İzzet admitted that his ‘lads’ most certainly did not know who Alico, once the Sultan’s champion, or any of the other wrestlers from the late Ottoman period were.
‘All they do, the young people, is talk on their mobile phones and sit in front of the computer all day long,’ Mustafa said gloomily. ‘If they would get a book out and look these things up, then they might actually learn something.’
İzzet had a sudden flash of inspiration. ‘But Mustafa Bey,’ he said, ‘you and I both know they won’t do that.’
‘More’s the pity!’
Assuming the identity of a grumpy middle-aged man with little time for youth was not difficult for İzzet Melik. His own teenage children were hundreds of miles away with his ex-wife in İzmir. Whenever he saw them they treated him like a rather inconvenient stranger and were indeed much more interested in talking to their friends on their mobile phones or on social networking sites. ‘Unless information is on a computer screen, they just won’t pay attention,’ he said.
‘Oh, I know!’ Mustafa agreed. ‘These boys who work here, whenever they’re not serving, they’re out the back on those computers! On the net! My customers are adults, they can’t be bothered by such things. But the boys . . .’ He threw his arms up in despair. ‘I only keep the wretched machines because I don’t think the boys would come to work if I didn’t have them. They must be “on line” all the time. Tell me, İzzet Bey, are you a slave to these machines?’
İzzet said that he wasn’t. In fact he went further and said that although he knew how to use a computer, he didn’t actually possess one of his own.
‘Probably very wise,’ Mustafa said gloomily. ‘If you had one, your lads would be forever on that instead of practising their holds.’
‘I agree,’ İzzet said. ‘Although with regard to what we were talking about before, it would be nice if the boys could look up information on famous athletes like Alico.’
‘That’s true.’
‘I mean, if it were on a screen, they would look at it, wouldn’t they? Assuming of course that such information is on the net . . .’
‘Oh, it’s all there,’ Mustafa said. ‘Everything’s on the net.
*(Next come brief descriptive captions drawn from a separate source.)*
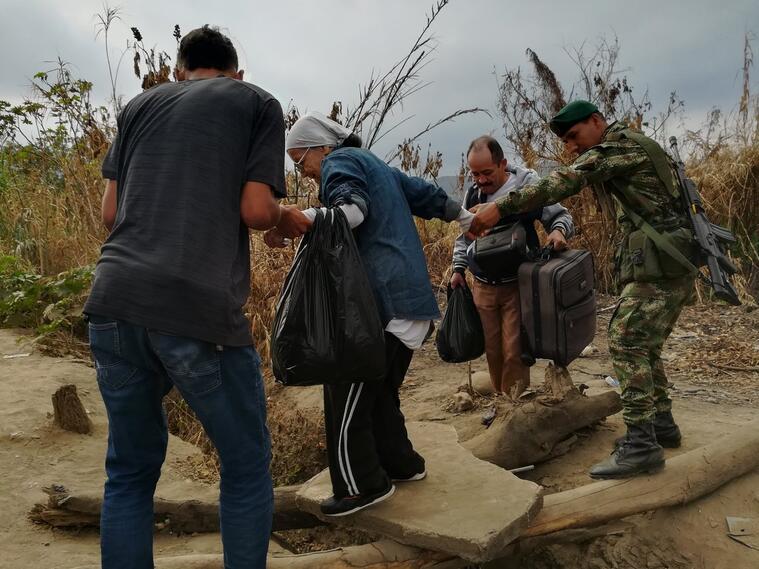 Venezolanos cruzando las trochas ilegales ante el cierre de la frontera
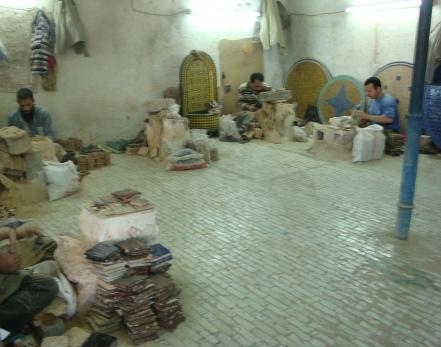 Artesãos cortando a cerâmica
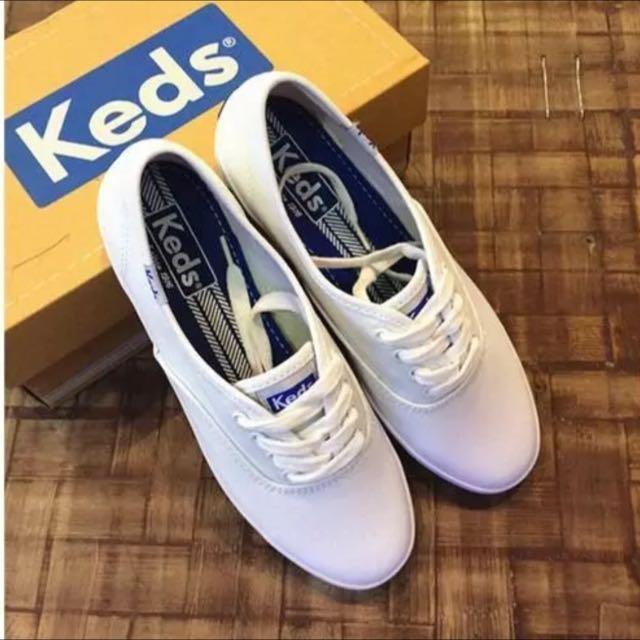 KEDS百搭小白帆布鞋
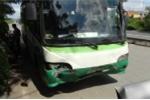Xe buýt đâm xe con, hàng chục hành khách hoảng loạn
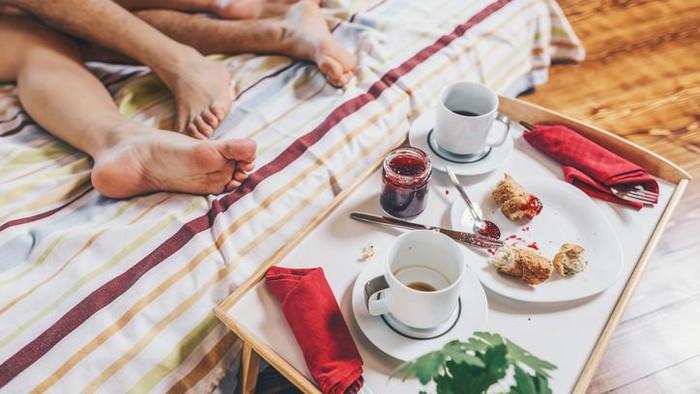 10 Makanan yang Harus Dikonsumsi dan Dihindari Usai Berhubungan Seks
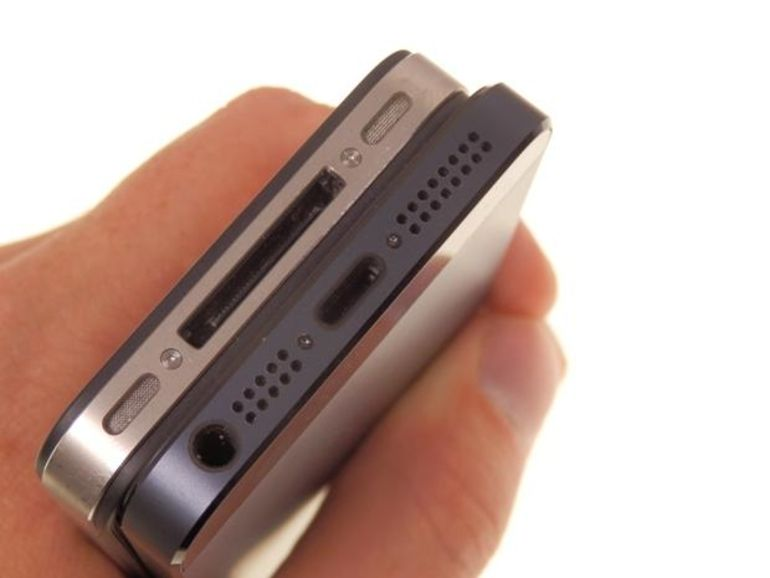 iPhone 5 : adaptateur, câble, Lightning, que le casse-tête commence !
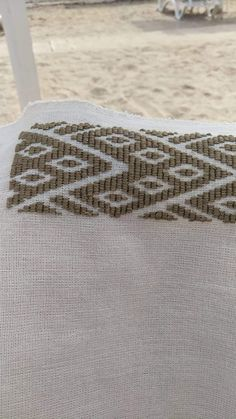 Probe cu fire de mătase – Merceria IElena Embroidery Stitches, Diy And Crafts, Crocheting, Fire, Symbols, Clothing, Artists, Crochet, Knits
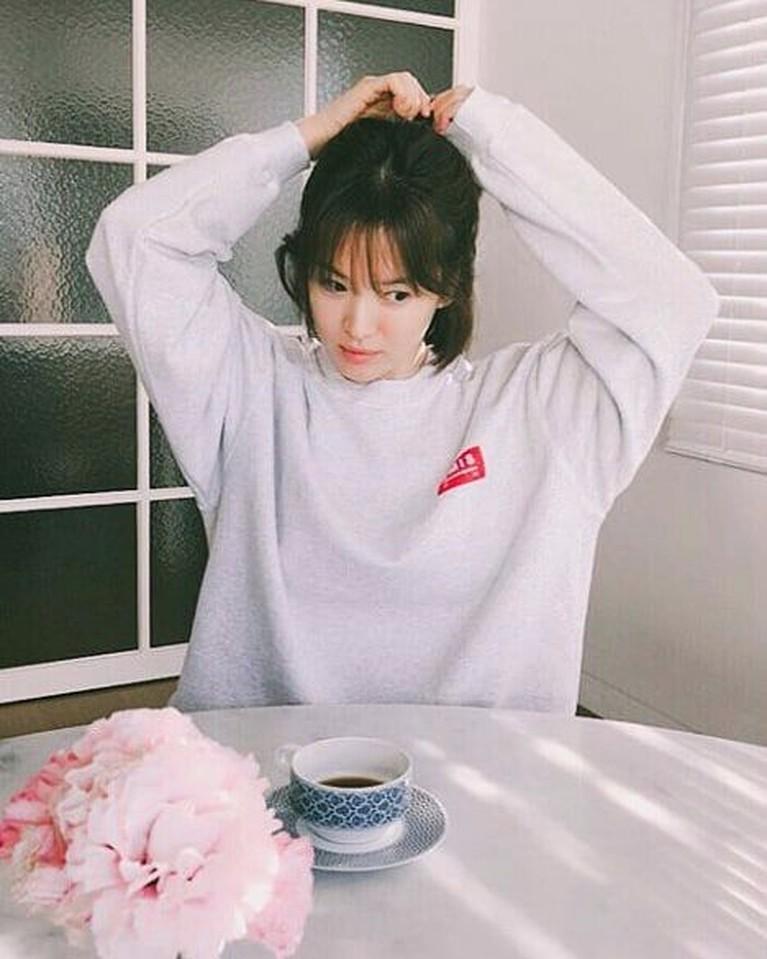 Bagaimana penampilan calon janda Song Joong Ki ini dengan sweater? Manis ya.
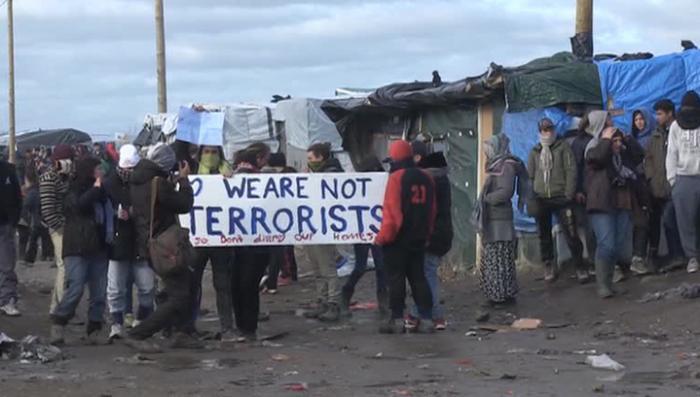 Европа трещит по швам: беженцы взяли штурмом греко-македонскую границу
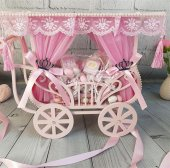 Prenses Arabası Drajeli Kız Bebek Çikolatası
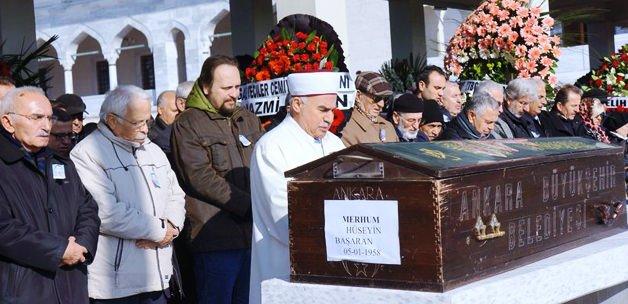 Hüseyin Başaran'ın cenazesinde ilginç görüntü!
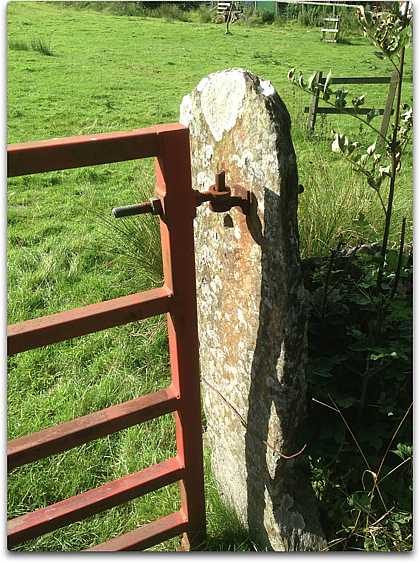 stone gatepost lakeland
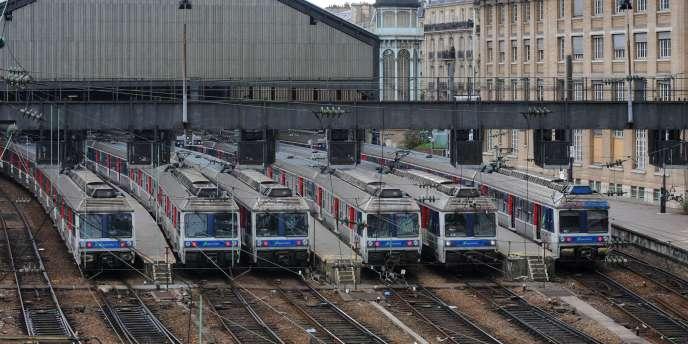 Le mouvement de grève a été reconduit mardi à la gare Saint-Lazare alors que 60 % des trains de banlieue circulaient en moyenne.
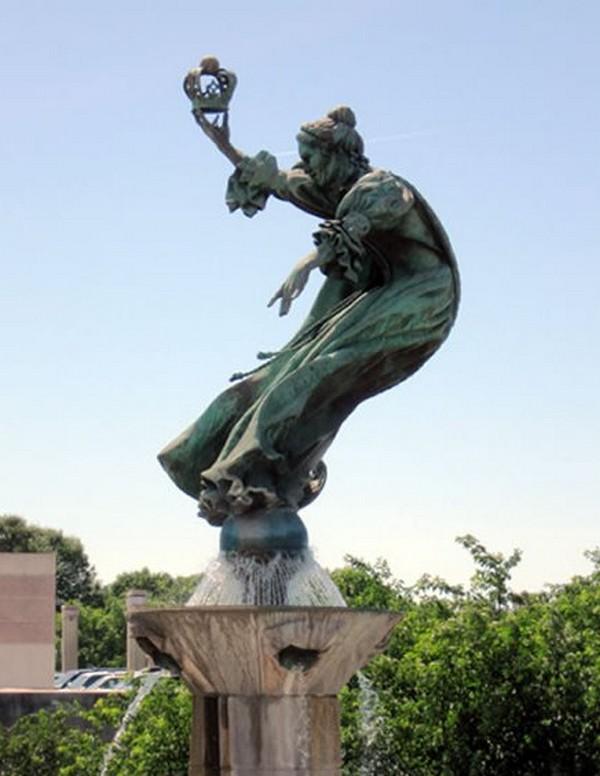 strangest statues in the world 05 Top 10 Weirdest Statues Ever Found
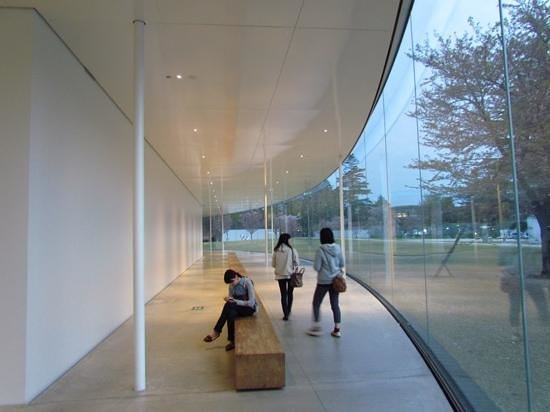 21st Century Museum of Contemporary Art : Inside/outside perimeter space along the glass skin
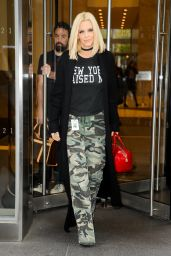 Jenny McCarthy Out in New York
A lot of it is rubbish and some of it is incorrect, and of course it’s all very basic. But you can go and look up Alico, Mehmet of Kurtdere or anyone you like on my machine if you want to.’
‘What . . .’ İzzet’s natural instinct had been to say
What, now? Thank you very much
. But he restrained himself. To seem too eager, especially when Murad Emin was around, might be seen as suspicious. He did not, after all, want to inadvertently jog the boy’s memory of him. Looking at the computers and hopefully seeing some evidence of who might have been viewing what was for another day, when Murad was not working. ‘That’s very kind of you, Mustafa Bey,’ he said. ‘I may well take you up on that kind offer at some point.’
Mustafa shrugged. ‘It’s nothing,’ he said. ‘The things are on all the time; just go in and look up whatever you want. All the kids do it. Why not you?’
‘Why not indeed.’
As İzzet left the Tulip later on that night, he saw the light from the two computer screens seeping through the curtains at the back of the salon. He also heard the muffled sounds of young male voices coming from the same direction. He would, he decided, come back again at lunchtime the following day, when Murad Emin would be at school, and take Mustafa Bey up on his offer of some time on the internet.
Mehmet Süleyman had telephoned his wife in a fog-like daze. He’d been so convinced that she would know about Gonca that he could feel his ears actually cringing away from the telephone as he spoke to her. But his wife, though cold, had clearly not heard anything about the gypsy. She was a woman with a famously hot temper who would, he knew, have been completely incapable of keeping such a scandalous example of his infidelity to herself. She’d just asked him where he was staying and he had told her that he was going to be lodging with a friend for the time being. She did not ask him what gender said friend might be. But then she was, or professed to be, totally uninterested in her husband as a person.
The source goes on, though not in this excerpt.